— MATERIAL SHOWN —
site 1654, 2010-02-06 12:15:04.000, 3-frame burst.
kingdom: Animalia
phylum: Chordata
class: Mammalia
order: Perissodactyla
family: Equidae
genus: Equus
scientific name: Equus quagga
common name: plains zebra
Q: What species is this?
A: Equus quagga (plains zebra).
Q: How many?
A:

— WHAT THE EXERCISE ASKS —
When you answer, output all of the material exactly as it appears above.

— COMPLETED TASK —
site 1654, 2010-02-06 12:15:04.000, 3-frame burst.
kingdom: Animalia
phylum: Chordata
class: Mammalia
order: Perissodactyla
family: Equidae
genus: Equus
scientific name: Equus quagga
common name: plains zebra
Q: What species is this?
A: Equus quagga (plains zebra).
Q: How many?
A:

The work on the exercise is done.